====== RECORDS FOR PROCESSING

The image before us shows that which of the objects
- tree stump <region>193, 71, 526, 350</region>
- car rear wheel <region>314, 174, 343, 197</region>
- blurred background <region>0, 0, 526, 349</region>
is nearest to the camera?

============

*TASK TO CARRY OUT*
Please rewrite the entries above as a numbered list, leaving out any blank lines.

*TASK RESULT*
1. The image before us shows that which of the objects
2. - tree stump <region>193, 71, 526, 350</region>
3. - car rear wheel <region>314, 174, 343, 197</region>
4. - blurred background <region>0, 0, 526, 349</region>
5. is nearest to the camera?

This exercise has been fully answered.